Hartogs figure not holomorphically convex

Given $$0 < a, b < 1$$, consider the Hartogs figure $$H$$ given by $$\begin{equation*} H = \{ (z,w) \in \mathbb{D}\times \mathbb{D} \ \ | \ \ |z| > a \} \cup \{ (z,w) \in \mathbb{D} \times \mathbb{D} \ \ | \ \ |w| < b \}. \end{equation*}$$ It is well known that $$H$$ is not a domain of holomorphy; any holomorphic function on $$H$$ is actually holomorphic on the whole of $$\mathbb{D}\times\mathbb{D}$$. Thus, by the well established equivalence between domains of holomorphy and holomorphically convex domains $$H$$ is not holomorphically convex. However, is it possible to prove that $$H$$ is not holomorphically convex straight from the definition without using any equivalent statements nor known facts about $$H$$?

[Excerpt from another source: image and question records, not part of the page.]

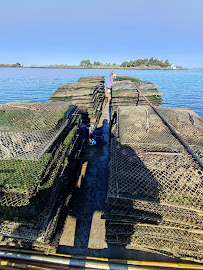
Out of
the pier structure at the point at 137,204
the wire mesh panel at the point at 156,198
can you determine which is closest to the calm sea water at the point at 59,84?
the pier structure at the point at 137,204

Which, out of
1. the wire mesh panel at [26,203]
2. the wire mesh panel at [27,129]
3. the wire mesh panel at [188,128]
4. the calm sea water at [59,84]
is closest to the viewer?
the wire mesh panel at [26,203]

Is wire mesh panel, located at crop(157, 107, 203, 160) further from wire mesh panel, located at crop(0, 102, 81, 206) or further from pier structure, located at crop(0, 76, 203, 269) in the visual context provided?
wire mesh panel, located at crop(0, 102, 81, 206)

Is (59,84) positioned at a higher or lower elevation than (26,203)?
higher

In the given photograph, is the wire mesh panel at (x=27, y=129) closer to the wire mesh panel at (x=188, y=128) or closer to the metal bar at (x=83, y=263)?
the metal bar at (x=83, y=263)

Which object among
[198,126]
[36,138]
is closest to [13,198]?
[36,138]

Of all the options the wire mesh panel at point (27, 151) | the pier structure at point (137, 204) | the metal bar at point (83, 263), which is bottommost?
the metal bar at point (83, 263)

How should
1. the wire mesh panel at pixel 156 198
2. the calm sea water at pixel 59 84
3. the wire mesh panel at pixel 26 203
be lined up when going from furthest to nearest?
the calm sea water at pixel 59 84, the wire mesh panel at pixel 156 198, the wire mesh panel at pixel 26 203

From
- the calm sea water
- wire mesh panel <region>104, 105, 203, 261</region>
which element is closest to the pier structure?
wire mesh panel <region>104, 105, 203, 261</region>

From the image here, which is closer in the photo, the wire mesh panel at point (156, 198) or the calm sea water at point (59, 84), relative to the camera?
the wire mesh panel at point (156, 198)

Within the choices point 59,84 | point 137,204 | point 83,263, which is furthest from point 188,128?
point 59,84

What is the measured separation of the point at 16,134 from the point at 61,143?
1.06m

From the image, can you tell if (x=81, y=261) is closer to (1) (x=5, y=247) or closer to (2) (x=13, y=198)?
(1) (x=5, y=247)

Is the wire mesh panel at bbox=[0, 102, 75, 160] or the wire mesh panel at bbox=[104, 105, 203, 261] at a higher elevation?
the wire mesh panel at bbox=[0, 102, 75, 160]

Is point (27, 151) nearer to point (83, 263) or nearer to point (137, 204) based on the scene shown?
point (137, 204)
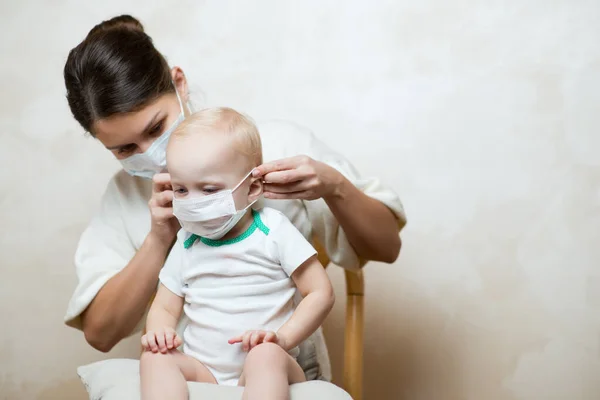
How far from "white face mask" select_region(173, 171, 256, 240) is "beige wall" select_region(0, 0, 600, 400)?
1087mm

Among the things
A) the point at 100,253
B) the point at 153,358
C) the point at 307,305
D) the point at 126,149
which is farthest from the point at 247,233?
the point at 100,253

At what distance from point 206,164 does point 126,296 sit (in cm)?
46

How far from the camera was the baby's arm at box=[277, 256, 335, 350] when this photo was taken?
4.73 feet

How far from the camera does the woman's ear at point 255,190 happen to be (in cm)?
154

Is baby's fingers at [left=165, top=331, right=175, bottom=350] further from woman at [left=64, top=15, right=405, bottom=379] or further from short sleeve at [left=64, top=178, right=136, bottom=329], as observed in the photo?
short sleeve at [left=64, top=178, right=136, bottom=329]

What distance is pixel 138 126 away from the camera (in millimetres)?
1690

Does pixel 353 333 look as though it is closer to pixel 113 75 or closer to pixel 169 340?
pixel 169 340

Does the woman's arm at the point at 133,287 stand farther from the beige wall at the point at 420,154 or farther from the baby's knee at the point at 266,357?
the beige wall at the point at 420,154

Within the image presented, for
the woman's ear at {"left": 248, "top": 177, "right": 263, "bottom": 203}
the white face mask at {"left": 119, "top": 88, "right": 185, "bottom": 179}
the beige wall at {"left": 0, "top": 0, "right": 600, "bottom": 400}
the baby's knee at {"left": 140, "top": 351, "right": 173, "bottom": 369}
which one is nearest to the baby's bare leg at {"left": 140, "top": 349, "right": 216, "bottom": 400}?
the baby's knee at {"left": 140, "top": 351, "right": 173, "bottom": 369}

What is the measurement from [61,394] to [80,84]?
1.39 meters

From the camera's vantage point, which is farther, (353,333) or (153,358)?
(353,333)

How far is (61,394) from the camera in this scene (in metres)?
2.71

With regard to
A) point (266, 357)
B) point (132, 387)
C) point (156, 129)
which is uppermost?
point (156, 129)

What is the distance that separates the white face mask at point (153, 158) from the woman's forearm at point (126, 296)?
0.15 m
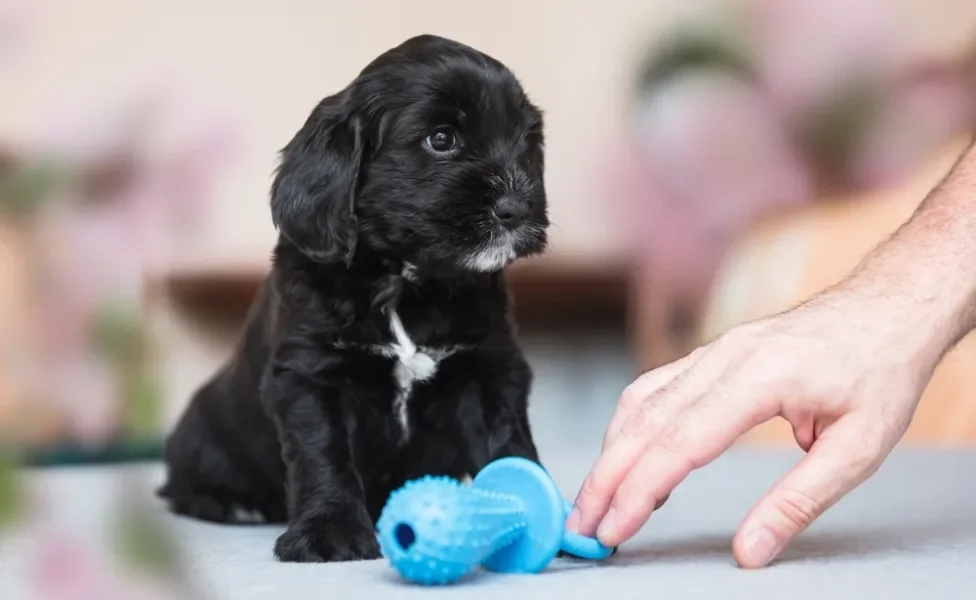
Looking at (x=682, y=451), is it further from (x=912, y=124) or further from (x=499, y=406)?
(x=912, y=124)

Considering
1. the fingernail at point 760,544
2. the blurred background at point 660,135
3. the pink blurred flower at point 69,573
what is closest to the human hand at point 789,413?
the fingernail at point 760,544

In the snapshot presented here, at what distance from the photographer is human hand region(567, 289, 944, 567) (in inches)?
36.4

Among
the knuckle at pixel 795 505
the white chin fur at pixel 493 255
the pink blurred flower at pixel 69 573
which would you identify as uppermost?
the pink blurred flower at pixel 69 573

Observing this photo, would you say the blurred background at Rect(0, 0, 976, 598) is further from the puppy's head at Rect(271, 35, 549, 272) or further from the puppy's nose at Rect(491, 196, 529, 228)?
the puppy's nose at Rect(491, 196, 529, 228)

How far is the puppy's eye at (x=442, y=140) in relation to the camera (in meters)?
1.22

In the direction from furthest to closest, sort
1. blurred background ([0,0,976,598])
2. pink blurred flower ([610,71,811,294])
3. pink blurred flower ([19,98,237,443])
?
1. pink blurred flower ([610,71,811,294])
2. blurred background ([0,0,976,598])
3. pink blurred flower ([19,98,237,443])

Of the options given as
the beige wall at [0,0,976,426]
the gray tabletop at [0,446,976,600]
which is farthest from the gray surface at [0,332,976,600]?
the beige wall at [0,0,976,426]

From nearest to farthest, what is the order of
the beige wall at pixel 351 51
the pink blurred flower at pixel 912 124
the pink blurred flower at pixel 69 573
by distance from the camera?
the pink blurred flower at pixel 69 573, the beige wall at pixel 351 51, the pink blurred flower at pixel 912 124

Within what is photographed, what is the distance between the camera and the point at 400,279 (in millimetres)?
1259

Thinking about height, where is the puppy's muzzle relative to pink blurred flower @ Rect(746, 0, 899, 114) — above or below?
below

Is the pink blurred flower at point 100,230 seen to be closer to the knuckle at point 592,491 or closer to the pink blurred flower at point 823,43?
the knuckle at point 592,491

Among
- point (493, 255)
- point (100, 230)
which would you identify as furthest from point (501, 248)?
point (100, 230)

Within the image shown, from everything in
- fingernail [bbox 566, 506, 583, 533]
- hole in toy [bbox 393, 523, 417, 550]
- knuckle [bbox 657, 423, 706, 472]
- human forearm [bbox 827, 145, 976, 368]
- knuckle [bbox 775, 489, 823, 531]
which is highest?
human forearm [bbox 827, 145, 976, 368]

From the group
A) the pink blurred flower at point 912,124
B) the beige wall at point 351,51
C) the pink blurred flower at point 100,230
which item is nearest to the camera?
the pink blurred flower at point 100,230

Recall the definition of holomorphic convexity: a domain $$U$$ is said to be holomorphically convex if for every compact subset $$K \subset U$$, the holomorphic convex hull $$\hat{K}_U$$ is also compact in $$U$$. Here the holomorphic convex hull is $$\begin{equation*} \hat{K}_U = \{ z \in U \ \ | \ \ |f(z)| \leq \sup_{\zeta \in K}|f(\zeta)| \ \ \forall f \in \mathcal{O}(U) \}. \end{equation*}$$

In the end you will need to know something about the functions in $$\mathcal{O}(H)$$. Specifically we would need their behaviour near some point on the boundary $$\partial H$$, which would tell us that $$H$$ is not a d.o.h. However since we get the extension to $$\mathbb{D}^2$$ directly by the Cauchy integral formula, it is a lot easier using this.
If we know that $$\mathcal{O}(H) = \mathcal{O}(\mathbb{D}^2)$$ the result follows directly. Consider the Reinhardt domain $$K= \{(z,w) \in \mathbb{C}^2 \; | \; |z|=r_1,\; |w|=r_2\}$$ for real numbers $$r_1,r_2$$.
We know that holomorphic functions on a polydisc $$\Delta_{r_1}\times \Delta_{r_2}$$ have maximum modulus on the distinguished boundary $$\Gamma = \partial \Delta_{r_1}\times \partial \Delta_{r_h}$$ by the maximum principle. Thus the holomorphic hull is $$\begin{equation} \hat K = H \cap \{(z,w) \in \mathbb{C}^2 \; | \; |z| \le r_1,\; |w| \le r_2\}. \end{equation}$$ In particular if we pick $$a, $$b we get a holomorphic hull that is not relatively compact in $$H$$.